According to the User Manual:
Extended (default if no option is selected): The Extended option avoids the use of any nonlinear variable transformations by augmenting the Askey approach with numerically-generated orthogonal polynomials for non-Askey probability density functions. Extended polynomial selections with numerically-generated polynomials that are orthogonal to the prescribed probability density functions replace each of the sub-optimal Askey basis selections for bounded normal, lognormal, bounded lognormal, loguniform, triangular, gumbel, frechet, weibull, and bin-based histogram.

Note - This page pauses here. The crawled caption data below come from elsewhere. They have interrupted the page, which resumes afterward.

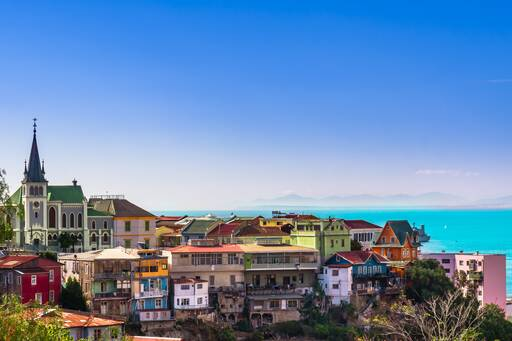 Colourful houses with sloping roofs near sea, Chile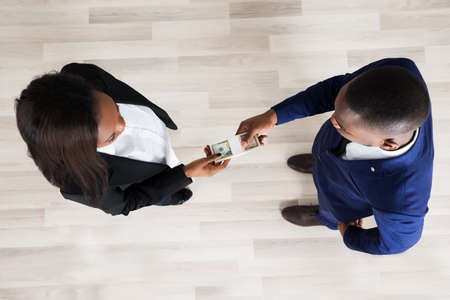executive woman: Elevated View Of Business Man And Woman Exchanging Money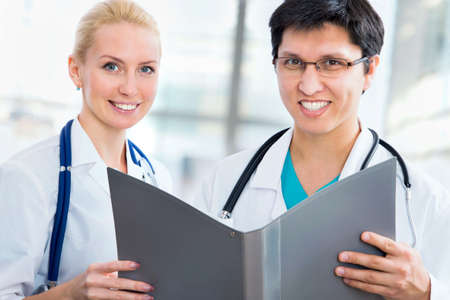concerning: Doctor giving his younger colleague a piece of advice concerning the diagnosis Stock Photo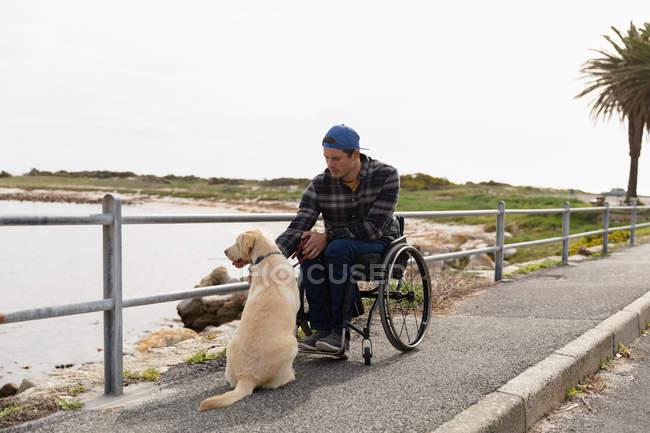 Вид на молоду Кавказьку людину в інвалідному візку, гуляючи з собакою в сільській місцевості біля моря — стокове фото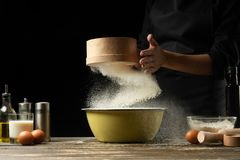 The chef prepares the dough for bread, pizza and sweets. The concept of food. On a black background, freezing in motion. Book of. Recipes, menus, cooking royalty free stock photos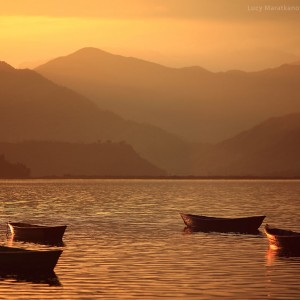 sunset and boats on phewa lake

And from the theory section on Numerically generated orthogonal polynomials:
If all random inputs can be described using independent normal, uniform, exponential, beta, and gamma distributions, then Askey polynomials can be directly applied. If correlation or other distribution types are present, then additional techniques are required. One solution is to employ nonlinear variable transformations such that an Askey basis can be applied in the transformed space. This can be effective as shown in [EWC08], but convergence rates are typically degraded. In addition, correlation coefficients are warped by the nonlinear transformation [DKL86], and simple expressions for these transformed correlation values are not always readily available. An alternative is to numerically generate the orthogonal polynomials (using Gauss-Wigert [Sim78], discretized Stieltjes [Gau04], Chebyshev [Gau04], or Gramm-Schmidt [WB06] approaches) and then compute their Gauss points and weights (using the Golub-Welsch [GW69] tridiagonal eigensolution). These solutions are optimal for given random variable sets having arbitrary probability density functions and eliminate the need to induce additional nonlinearity through variable transformations, but performing this process for general joint density functions with correlation is a topic of ongoing research (refer to “Transformations to uncorrelated standard variables” for additional details).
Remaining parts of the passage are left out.